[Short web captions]
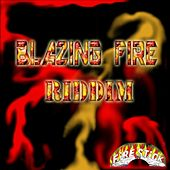 Blazing Fire Riddim by Various Artists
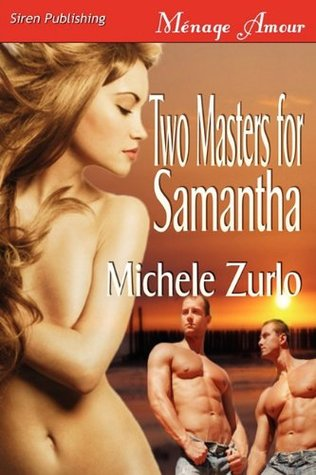 Two Masters for Samantha by Michele Zurlo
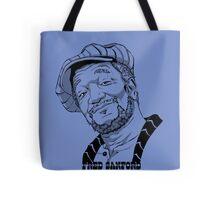 Fred Sanford Tote Bag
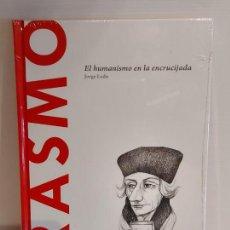 Libros: ERASMO / EL HUMANISMO EN LA ENCRUCIJADA / DESCUBRIR LA FILOSOFÍA / 39 / PRECINTADO.. Lote 227170745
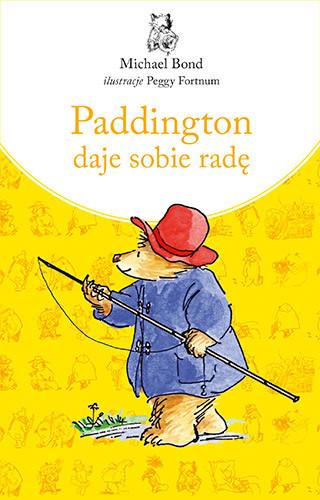 okładka Paddington daje sobie radę. Nowe wydanie, Książka | Michael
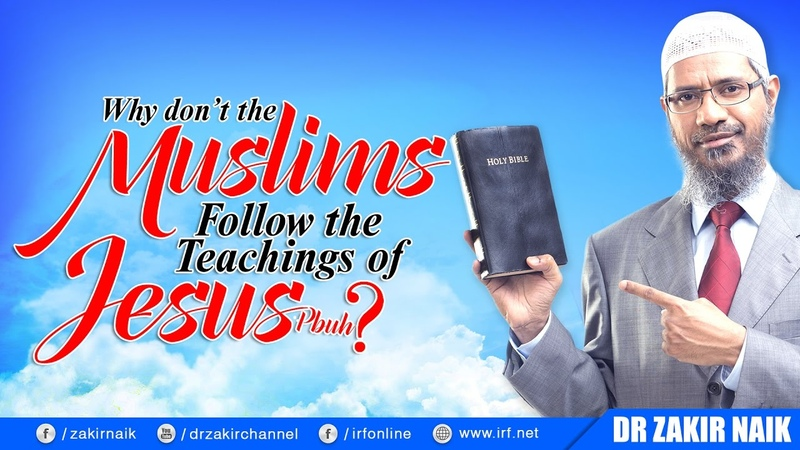 WHY DON'T THE MUSLIMS FOLLOW THE TEACHINGS OF JESUS (PBUH) - DR ZAKIR NAIK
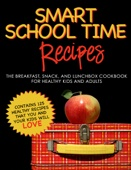 Similar eBook: Smart School Time Recipes: The Breakfast, Snack, and Lunchbox Cookbook for Healthy Kids and Adults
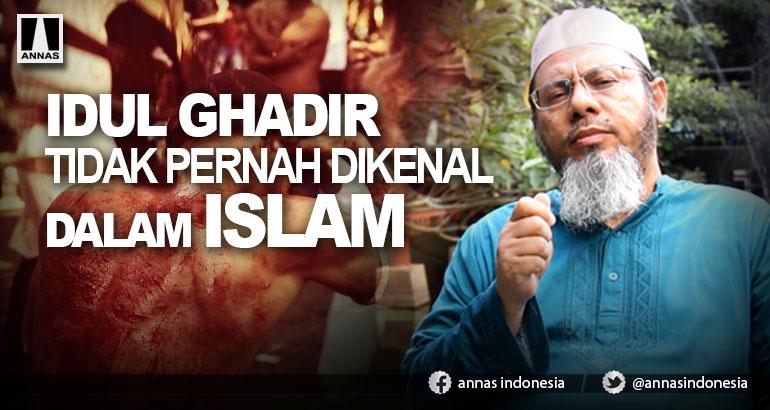 IDUL GHADIR TIDAK PERNAH DIKENAL DALAM ISLAM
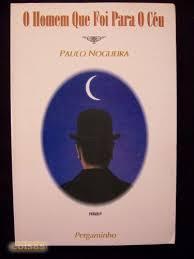 O Homem Que Foi Para O Céu  by  Paulo Nogueira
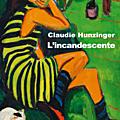 L'incandescente - claudie hunzinger
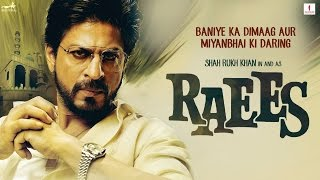 Raees - Teaser Trailer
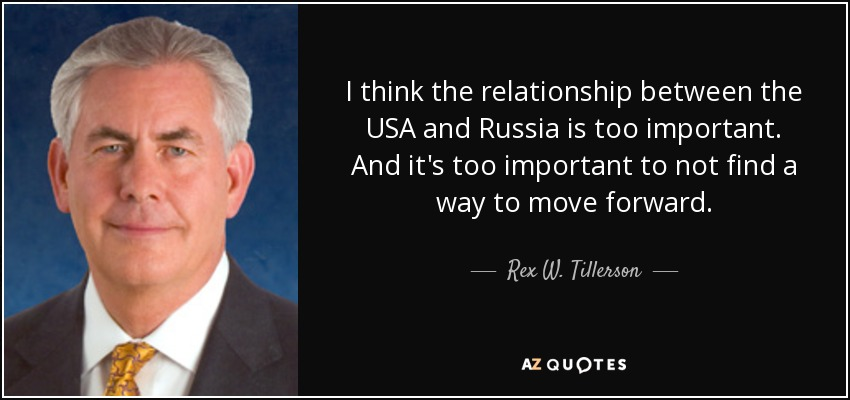 I think the relationship between the USA and Russia is too important. And it's too important to not find a way to move forward. - Rex W. Tillerson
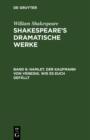 Image for Hamlet. Der Kaufmann von Venedig. Wie es euch gefallt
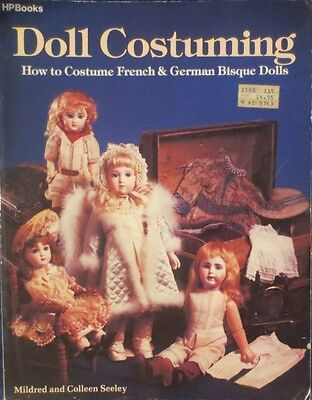 1984 Doll Costuming  How To Costume French & German Dolls By Mildred Seeley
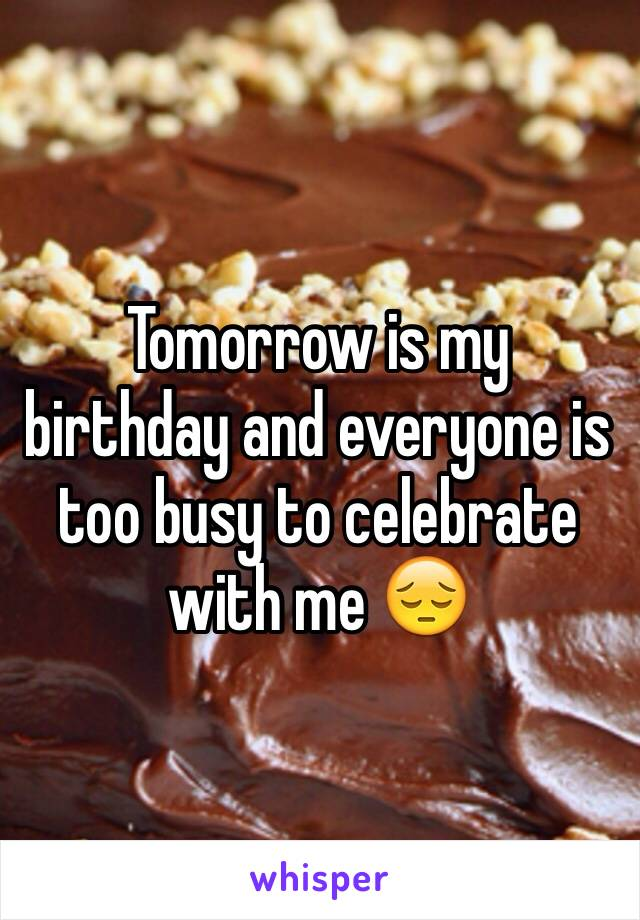 Tomorrow is my birthday and everyone is too busy to celebrate with me 😔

» Brief
Please write out exactly the lines starting at the one that contains "Similar eBook: Smart" and ending with the final line of the entries, both ends included. Do not write out any pictures.

» Solution to this exercise
 Similar eBook: Smart School Time Recipes: The Breakfast, Snack, and Lunchbox Cookbook for Healthy Kids and Adults
 IDUL GHADIR TIDAK PERNAH DIKENAL DALAM ISLAM
 O Homem Que Foi Para O Céu  by  Paulo Nogueira
 L'incandescente - claudie hunzinger
 Raees - Teaser Trailer
 I think the relationship between the USA and Russia is too important. And it's too important to not find a way to move forward. - Rex W. Tillerson
 Image for Hamlet. Der Kaufmann von Venedig. Wie es euch gefallt
 1984 Doll Costuming  How To Costume French & German Dolls By Mildred Seeley
 Tomorrow is my birthday and everyone is too busy to celebrate with me 😔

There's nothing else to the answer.